Available data →
=-=-=

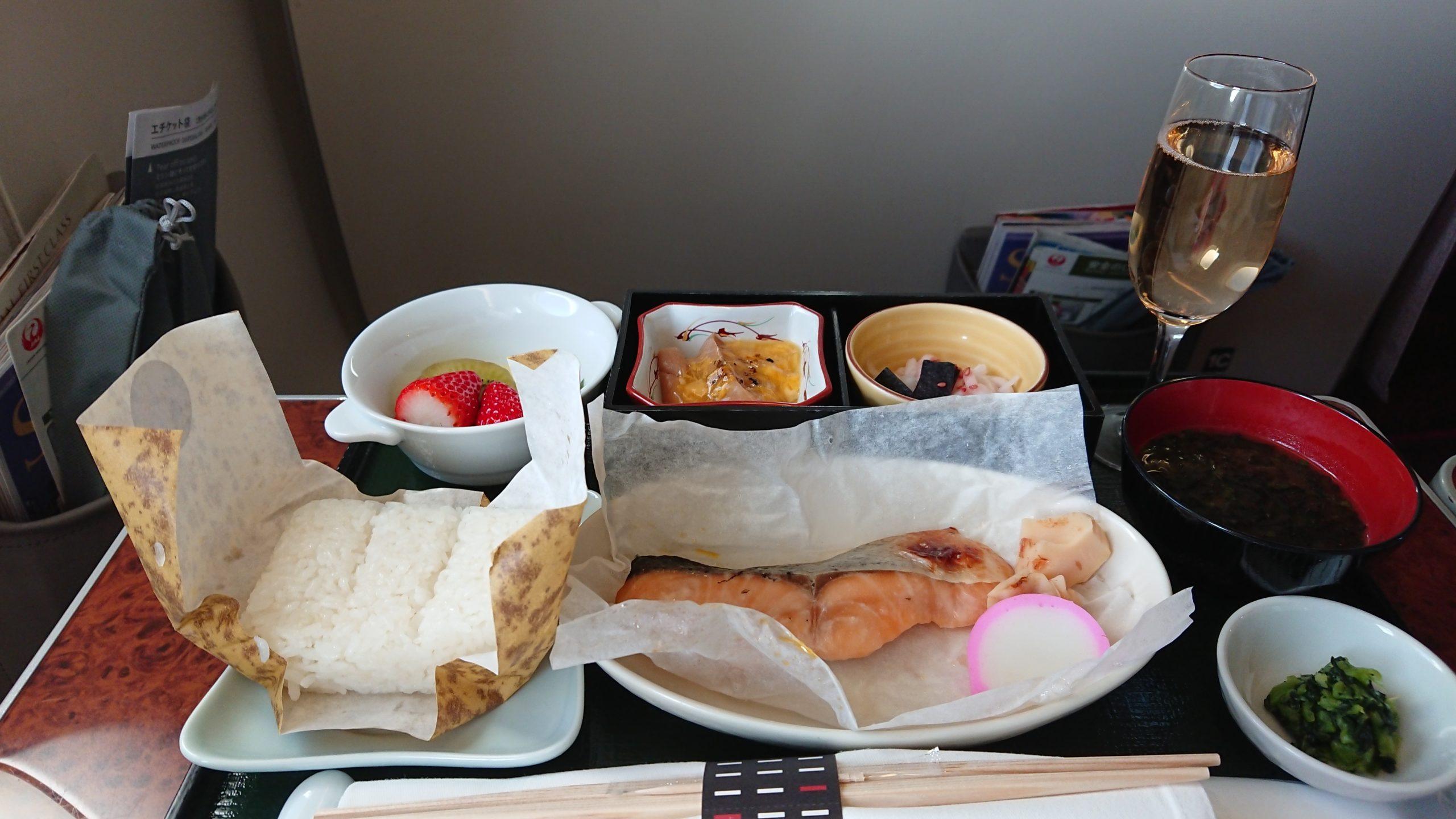 JAL JL908 19FEB19 ファーストクラス 機内食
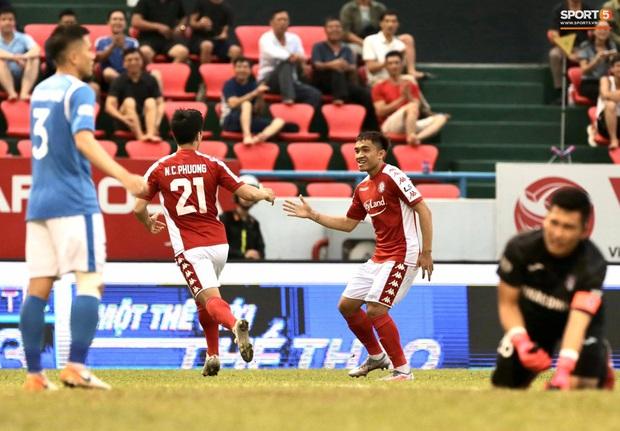 Công Phượng nhận được nụ hôn khi ghi bàn ngay đầu trận Than Quảng Ninh gặp CLB TP Hồ Chí Minh - Ảnh 4.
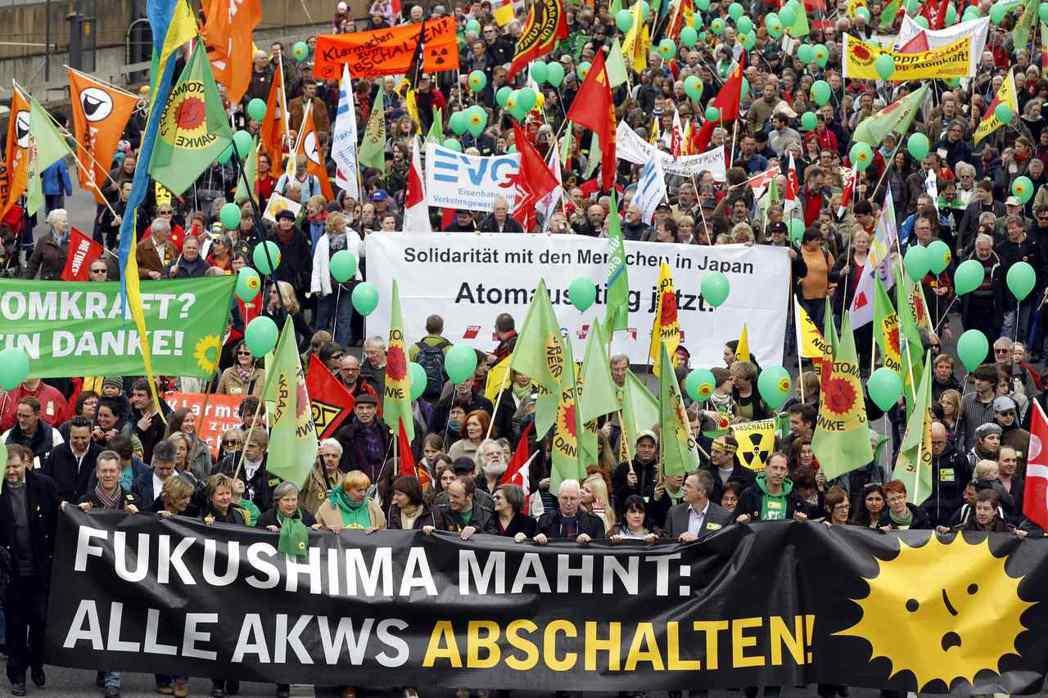 2011年3月26日,柏林、漢堡、慕尼黑、科隆四個城市、共計約有20萬人參加了大...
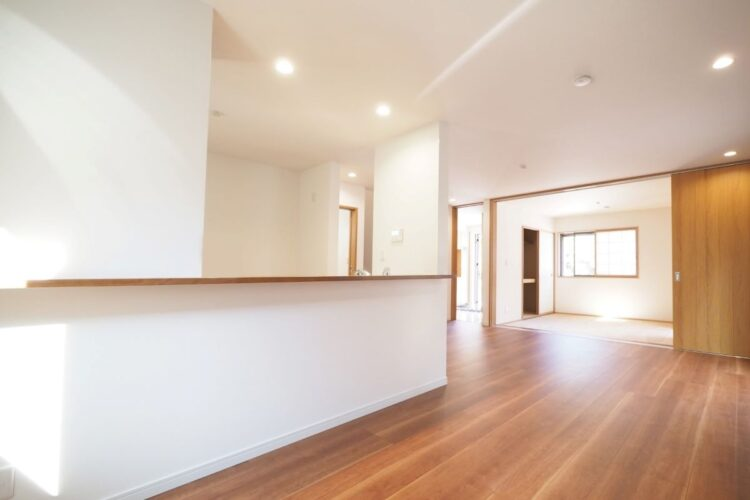 テレワークの普及でマンションに広さと部屋数を求める人が増えている。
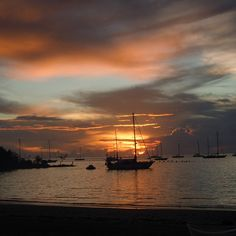 Coucher de soleil au bord de la plage Bora Bora, Tahiti, Sailing Ships, Tropical, Clouds, Celestial, Sunset, Instagram, Outdoor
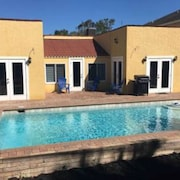 Melbourne 3 King Bedrooms/2 Bath Pool Home Sleeps 9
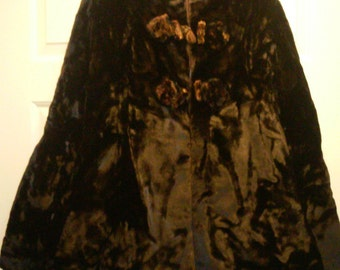 c1880s Luxurious Brown Fur or Velvet Skating Cape with Pleated Bows Silk Pockets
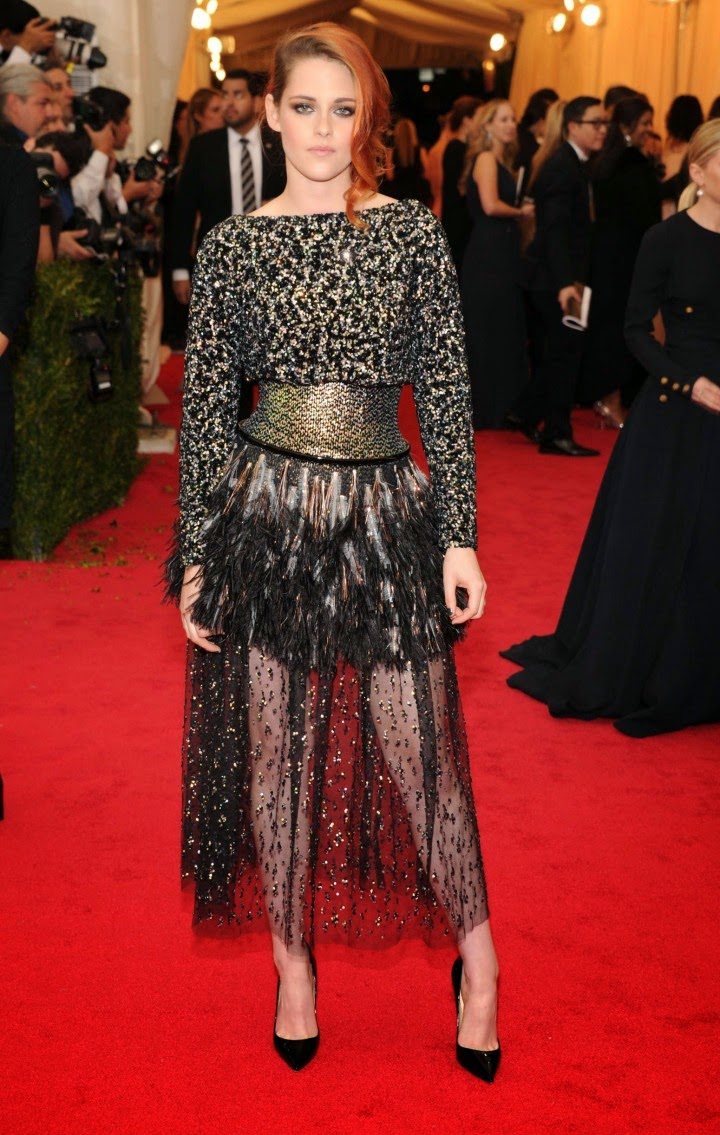 kristen stewart goes edgy in a chanel couture dress at the
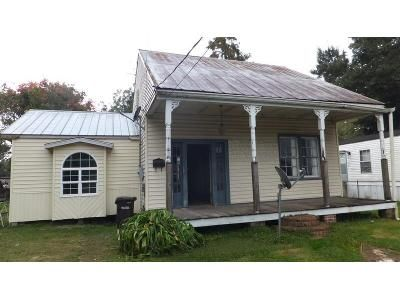 3 Bed 2 Bath Foreclosure Property in Donaldsonville, LA 70346 - Pine St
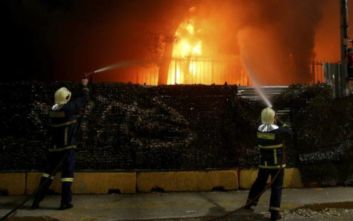 Ελαιώνας: Φωτιά κοντά στο hot spot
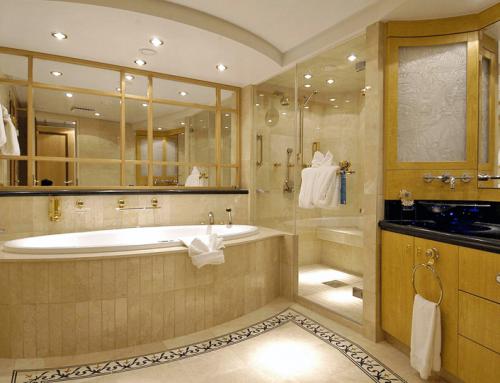 Ein Badezimmer aus Naturstein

=-=-=

Here the job is to quote the lines from the one with "kristen stewart goes" through the end of the material, both included, exactly; please skip the pictures.

Result for this exercise →
 kristen stewart goes edgy in a chanel couture dress at the
 3 Bed 2 Bath Foreclosure Property in Donaldsonville, LA 70346 - Pine St
 Ελαιώνας: Φωτιά κοντά στο hot spot
 Ein Badezimmer aus Naturstein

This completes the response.